GOP States Keep Ignoring Court Orders to Restore Voting Rights

 GOP States Keep Ignoring Court Orders to Restore Voting Rights
 Wisconsin, Ohio, Texas, and North Carolina won’t stop suppressing the vote.

On July 29, US District Judge James Peterson called Wisconsin’s process for issuing voter IDs “unconstitutional,” “a wretched failure,” and “pretty much a disaster.” The state’s strict voter-ID law “has disenfranchised a number of citizens who are unquestionably qualified to vote, and these disenfranchised citizens are overwhelmingly African American and Latino,” he wrote. 
The judge ordered that “Wisconsin may adopt a strict voter ID system only if that system has a well-functioning safety net” and that the state must “promptly issue a credential valid as a voting ID to any person who enters the [ID petition process] or who has a petition pending.” 

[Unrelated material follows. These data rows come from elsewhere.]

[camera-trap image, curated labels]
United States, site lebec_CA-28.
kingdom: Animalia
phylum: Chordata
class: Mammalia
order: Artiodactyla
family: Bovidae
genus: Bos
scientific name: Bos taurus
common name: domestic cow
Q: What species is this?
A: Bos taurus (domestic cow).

But Wisconsin never followed the court’s order. On September 22, the same day Wisconsin assured the judge in a legal filing that everything was hunky-dory, Zack Moore, a 34-year-old homeless African-American man who moved from Chicago to Madison, was turned away from the DMV without a voter ID despite bringing an Illinois driver’s license, Social Security card, and proof of Wisconsin residency. He was told to go back to Illinois and get his birth certificate, or else it would take six to eight weeks for him to get an ID for voting, despite a sign in the DMV that said, “Get your ID to vote! No birth certificate? No problem!” 
Reporting in The Nation and the Milwaukee Journal-Sentinel, based on DMV recordings provided by VoteRiders, confirmed that across the state Wisconsin was systematically failing to promptly issue IDs for voting as required by the court order. In response, Peterson ordered an investigation and held a hearing on October 12 and 13. 

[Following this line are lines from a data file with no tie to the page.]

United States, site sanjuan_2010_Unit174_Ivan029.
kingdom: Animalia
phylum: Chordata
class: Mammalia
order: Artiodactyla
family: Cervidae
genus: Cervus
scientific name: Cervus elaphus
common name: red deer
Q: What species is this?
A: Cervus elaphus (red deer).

Kristina Boardman, the DMV’s administrator, admitted on the stand that for two months after the court’s July order, the DMV was giving voters incorrect information about the voter-ID law. “I’m very disappointed to see that the state really did nothing in response to my order,” Peterson said on October 12. “There was really, as far as I can tell, no effort made…to inform the public.” He called the DMV’s voter-ID training “manifestly inadequate” and said, “Undeniably there are people who have been disenfranchised.” He concluded, “The state really needs to step up and make sure the IDs get into the hands of voters who can’t have them [under the current system].”